=== WHAT THE TASK ASKS ===
Reproduce the news report below word for word, from its headline through its final sentence.

=== READING TEXT ===
- - - - -

Life Imprisonment Ordered in Trafficking Case in Philippines
Monday, October 6, 2008 3:00 PM

A Filipino court ordered a woman to life in prison for trafficking seven children for sexual exploitation. The case, decided in June 2008 by Judge Florencio Arellano in the Batangas Regional Trial Court, relied on the Anti-Trafficking in Persons Act in his conviction. The victims were told they were to be hired as waitresses, but then discovered they had been lured into sexual slavery.

This landmark case was the first time a person was convicted under the Act when the exploitation had not been “consummated,” according to Roland Pacis, deputy executive director of the victims support organization Visayan Forum Foundation (VFF). Exploitation is usually one of the three requirements for conviction of trafficking; the other two are deception and transfer or movement. In this case, intent to exploit was found to be sufficient. The intent was proven by testimony from the victims.

- - - - -

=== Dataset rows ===

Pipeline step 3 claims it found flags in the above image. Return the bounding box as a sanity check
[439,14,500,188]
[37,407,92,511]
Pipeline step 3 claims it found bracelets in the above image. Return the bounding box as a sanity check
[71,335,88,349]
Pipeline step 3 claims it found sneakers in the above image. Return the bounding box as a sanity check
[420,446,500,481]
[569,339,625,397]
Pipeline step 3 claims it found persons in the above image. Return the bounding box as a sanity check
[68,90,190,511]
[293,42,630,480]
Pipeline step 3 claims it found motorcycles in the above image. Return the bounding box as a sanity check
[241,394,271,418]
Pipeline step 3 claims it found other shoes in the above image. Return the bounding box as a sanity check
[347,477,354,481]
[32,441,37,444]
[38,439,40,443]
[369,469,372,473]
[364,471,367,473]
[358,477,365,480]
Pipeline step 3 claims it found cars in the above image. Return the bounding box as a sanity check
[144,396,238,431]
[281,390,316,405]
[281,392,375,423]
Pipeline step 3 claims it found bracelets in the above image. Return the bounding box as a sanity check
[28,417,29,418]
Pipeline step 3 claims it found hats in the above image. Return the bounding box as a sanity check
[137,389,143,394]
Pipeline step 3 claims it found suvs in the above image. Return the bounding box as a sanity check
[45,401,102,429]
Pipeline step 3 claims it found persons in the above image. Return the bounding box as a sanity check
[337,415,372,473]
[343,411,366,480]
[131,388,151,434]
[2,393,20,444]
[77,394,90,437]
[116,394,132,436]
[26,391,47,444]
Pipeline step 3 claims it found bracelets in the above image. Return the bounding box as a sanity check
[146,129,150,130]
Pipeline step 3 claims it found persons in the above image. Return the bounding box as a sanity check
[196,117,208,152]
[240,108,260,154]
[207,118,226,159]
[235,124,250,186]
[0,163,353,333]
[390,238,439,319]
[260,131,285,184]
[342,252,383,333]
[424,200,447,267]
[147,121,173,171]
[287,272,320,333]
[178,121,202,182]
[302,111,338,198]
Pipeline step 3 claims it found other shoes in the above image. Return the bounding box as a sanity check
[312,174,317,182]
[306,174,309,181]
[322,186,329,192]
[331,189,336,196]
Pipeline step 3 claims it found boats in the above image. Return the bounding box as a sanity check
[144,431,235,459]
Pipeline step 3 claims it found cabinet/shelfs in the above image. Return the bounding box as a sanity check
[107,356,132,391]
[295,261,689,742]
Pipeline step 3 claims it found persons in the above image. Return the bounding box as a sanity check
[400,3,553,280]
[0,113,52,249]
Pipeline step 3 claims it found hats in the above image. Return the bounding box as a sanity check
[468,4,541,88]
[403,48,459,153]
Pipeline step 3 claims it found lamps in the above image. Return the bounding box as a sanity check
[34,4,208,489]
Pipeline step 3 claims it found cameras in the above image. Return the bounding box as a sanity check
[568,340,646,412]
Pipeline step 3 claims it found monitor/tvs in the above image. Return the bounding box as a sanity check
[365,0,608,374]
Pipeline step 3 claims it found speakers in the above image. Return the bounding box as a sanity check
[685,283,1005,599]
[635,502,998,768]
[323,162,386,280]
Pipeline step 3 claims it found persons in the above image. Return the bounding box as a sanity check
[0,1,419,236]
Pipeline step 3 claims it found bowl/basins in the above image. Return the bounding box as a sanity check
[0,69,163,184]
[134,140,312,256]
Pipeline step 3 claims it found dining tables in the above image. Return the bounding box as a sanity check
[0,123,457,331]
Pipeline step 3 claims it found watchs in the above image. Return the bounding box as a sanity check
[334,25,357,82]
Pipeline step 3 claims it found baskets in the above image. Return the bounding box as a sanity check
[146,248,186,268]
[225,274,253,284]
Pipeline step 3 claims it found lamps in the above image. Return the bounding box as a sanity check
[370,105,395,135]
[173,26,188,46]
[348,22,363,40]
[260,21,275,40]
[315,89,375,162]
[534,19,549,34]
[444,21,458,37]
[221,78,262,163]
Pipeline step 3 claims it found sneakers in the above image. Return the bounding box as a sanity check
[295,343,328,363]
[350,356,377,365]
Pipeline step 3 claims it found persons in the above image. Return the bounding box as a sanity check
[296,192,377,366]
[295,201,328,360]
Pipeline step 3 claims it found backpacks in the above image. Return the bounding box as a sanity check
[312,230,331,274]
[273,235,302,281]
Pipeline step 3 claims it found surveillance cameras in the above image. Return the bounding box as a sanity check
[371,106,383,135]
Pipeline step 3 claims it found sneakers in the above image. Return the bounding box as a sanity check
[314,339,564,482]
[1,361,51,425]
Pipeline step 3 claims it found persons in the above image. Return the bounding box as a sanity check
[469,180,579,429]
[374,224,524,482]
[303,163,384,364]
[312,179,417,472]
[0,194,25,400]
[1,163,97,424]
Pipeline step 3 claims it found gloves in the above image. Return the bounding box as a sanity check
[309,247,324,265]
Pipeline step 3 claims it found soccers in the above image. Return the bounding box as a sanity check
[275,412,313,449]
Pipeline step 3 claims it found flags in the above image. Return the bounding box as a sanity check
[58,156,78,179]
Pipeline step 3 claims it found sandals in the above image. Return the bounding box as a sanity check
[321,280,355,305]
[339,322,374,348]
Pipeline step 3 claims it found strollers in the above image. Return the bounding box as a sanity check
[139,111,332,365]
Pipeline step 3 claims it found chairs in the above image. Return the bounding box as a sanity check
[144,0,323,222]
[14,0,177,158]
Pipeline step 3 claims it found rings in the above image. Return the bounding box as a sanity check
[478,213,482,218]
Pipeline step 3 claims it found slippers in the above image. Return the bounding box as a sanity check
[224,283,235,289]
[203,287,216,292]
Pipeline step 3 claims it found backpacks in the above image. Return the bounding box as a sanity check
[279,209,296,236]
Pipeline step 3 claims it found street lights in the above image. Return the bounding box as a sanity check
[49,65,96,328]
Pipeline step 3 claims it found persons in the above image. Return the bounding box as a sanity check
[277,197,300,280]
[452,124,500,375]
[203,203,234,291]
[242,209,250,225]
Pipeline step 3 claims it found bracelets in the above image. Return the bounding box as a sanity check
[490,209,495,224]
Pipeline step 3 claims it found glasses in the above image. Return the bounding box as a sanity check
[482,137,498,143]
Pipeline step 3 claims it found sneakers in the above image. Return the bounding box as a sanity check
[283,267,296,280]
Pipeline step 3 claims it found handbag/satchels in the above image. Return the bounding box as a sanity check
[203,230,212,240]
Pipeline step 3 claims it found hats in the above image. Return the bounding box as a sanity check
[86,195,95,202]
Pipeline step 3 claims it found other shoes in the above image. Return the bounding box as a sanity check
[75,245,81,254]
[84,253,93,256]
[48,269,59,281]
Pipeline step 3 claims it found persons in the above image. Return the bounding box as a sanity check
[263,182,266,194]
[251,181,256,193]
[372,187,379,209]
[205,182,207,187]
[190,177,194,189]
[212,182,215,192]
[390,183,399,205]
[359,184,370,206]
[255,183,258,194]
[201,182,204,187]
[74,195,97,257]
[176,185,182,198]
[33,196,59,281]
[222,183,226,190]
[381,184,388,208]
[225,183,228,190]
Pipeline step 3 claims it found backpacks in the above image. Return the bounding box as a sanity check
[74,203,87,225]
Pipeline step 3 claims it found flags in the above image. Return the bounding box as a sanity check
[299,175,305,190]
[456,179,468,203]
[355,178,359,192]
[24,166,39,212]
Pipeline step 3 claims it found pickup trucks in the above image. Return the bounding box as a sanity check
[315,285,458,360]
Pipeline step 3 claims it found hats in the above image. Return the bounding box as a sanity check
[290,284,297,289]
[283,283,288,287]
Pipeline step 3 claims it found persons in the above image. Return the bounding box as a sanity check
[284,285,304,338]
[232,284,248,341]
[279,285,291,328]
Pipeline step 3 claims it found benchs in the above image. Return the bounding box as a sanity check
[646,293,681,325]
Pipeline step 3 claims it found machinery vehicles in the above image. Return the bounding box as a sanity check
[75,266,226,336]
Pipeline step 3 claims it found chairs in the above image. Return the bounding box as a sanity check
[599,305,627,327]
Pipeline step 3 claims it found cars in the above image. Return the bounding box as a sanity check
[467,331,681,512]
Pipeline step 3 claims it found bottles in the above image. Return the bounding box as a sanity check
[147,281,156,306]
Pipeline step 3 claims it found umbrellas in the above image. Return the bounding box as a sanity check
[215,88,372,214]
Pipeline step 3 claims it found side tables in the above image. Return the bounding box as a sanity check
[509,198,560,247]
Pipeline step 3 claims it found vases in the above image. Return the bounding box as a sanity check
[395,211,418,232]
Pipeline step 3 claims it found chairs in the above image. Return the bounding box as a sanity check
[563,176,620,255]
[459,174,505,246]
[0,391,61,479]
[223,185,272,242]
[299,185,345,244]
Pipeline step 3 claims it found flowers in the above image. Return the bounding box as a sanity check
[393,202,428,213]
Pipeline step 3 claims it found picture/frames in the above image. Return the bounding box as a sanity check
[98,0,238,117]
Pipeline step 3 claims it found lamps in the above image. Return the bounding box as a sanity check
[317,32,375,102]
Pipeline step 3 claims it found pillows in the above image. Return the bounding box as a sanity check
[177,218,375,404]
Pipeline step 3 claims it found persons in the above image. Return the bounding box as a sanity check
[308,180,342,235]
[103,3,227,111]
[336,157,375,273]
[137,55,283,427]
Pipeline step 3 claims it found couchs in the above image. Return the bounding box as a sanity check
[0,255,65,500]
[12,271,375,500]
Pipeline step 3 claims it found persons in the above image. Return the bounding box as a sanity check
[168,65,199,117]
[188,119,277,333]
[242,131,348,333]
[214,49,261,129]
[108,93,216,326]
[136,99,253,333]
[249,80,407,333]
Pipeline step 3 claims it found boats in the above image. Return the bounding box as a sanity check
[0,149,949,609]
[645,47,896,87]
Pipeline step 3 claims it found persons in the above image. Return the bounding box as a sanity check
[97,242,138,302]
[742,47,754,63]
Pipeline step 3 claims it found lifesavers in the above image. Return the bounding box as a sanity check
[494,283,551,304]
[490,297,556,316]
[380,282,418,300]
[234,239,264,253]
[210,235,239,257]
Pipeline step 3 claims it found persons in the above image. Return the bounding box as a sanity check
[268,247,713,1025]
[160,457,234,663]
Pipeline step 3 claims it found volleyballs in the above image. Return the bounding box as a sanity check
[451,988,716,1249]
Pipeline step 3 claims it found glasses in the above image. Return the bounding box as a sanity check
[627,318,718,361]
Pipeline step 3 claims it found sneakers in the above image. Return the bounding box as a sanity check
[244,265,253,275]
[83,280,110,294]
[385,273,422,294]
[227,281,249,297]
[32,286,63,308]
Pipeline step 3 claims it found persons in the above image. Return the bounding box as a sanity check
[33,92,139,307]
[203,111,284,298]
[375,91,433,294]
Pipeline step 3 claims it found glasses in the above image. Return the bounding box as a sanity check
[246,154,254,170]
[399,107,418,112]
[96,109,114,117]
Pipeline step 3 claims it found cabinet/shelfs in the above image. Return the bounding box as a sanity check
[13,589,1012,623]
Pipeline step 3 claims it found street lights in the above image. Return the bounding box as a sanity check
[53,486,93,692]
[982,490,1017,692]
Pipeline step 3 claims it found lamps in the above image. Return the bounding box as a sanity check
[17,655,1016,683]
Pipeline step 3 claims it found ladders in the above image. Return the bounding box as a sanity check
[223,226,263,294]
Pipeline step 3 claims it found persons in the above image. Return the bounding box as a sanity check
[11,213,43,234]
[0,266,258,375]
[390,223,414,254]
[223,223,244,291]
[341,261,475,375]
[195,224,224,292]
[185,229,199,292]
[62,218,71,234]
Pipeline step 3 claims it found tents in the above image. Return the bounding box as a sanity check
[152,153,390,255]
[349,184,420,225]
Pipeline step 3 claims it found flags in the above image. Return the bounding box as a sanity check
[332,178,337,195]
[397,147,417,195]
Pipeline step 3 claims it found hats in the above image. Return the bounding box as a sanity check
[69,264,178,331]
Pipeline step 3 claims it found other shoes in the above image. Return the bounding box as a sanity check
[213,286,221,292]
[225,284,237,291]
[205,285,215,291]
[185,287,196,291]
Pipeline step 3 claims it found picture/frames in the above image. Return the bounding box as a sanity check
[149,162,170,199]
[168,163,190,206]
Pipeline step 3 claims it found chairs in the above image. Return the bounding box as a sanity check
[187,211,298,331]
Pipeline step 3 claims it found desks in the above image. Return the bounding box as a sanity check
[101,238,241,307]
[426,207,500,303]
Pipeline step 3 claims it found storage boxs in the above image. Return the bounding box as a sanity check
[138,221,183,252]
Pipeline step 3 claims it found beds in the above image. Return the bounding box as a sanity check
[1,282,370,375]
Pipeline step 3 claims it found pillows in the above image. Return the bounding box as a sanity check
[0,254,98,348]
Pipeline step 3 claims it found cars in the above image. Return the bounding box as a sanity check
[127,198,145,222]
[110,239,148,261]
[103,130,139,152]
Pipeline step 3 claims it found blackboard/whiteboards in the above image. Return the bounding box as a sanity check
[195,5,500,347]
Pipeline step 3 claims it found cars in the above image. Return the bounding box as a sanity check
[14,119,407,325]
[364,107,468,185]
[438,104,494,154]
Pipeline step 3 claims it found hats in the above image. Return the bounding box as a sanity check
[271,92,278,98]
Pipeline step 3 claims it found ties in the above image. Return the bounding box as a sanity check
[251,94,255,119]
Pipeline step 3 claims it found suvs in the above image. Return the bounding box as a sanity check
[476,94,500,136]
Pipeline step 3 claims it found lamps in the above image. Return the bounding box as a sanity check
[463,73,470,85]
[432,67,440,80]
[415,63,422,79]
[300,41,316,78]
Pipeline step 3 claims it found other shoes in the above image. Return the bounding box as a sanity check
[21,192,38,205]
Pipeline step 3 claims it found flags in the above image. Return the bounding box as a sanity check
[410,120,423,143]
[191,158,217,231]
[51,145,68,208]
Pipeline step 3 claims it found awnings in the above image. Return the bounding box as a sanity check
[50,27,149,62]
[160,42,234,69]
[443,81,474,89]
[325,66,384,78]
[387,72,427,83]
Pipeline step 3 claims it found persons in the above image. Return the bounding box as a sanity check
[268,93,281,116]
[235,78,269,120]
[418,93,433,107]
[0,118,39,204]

- - - - -

=== WORKED ANSWER ===
Life Imprisonment Ordered in Trafficking Case in Philippines
Monday, October 6, 2008 3:00 PM

A Filipino court ordered a woman to life in prison for trafficking seven children for sexual exploitation. The case, decided in June 2008 by Judge Florencio Arellano in the Batangas Regional Trial Court, relied on the Anti-Trafficking in Persons Act in his conviction. The victims were told they were to be hired as waitresses, but then discovered they had been lured into sexual slavery.

This landmark case was the first time a person was convicted under the Act when the exploitation had not been “consummated,” according to Roland Pacis, deputy executive director of the victims support organization Visayan Forum Foundation (VFF). Exploitation is usually one of the three requirements for conviction of trafficking; the other two are deception and transfer or movement. In this case, intent to exploit was found to be sufficient. The intent was proven by testimony from the victims.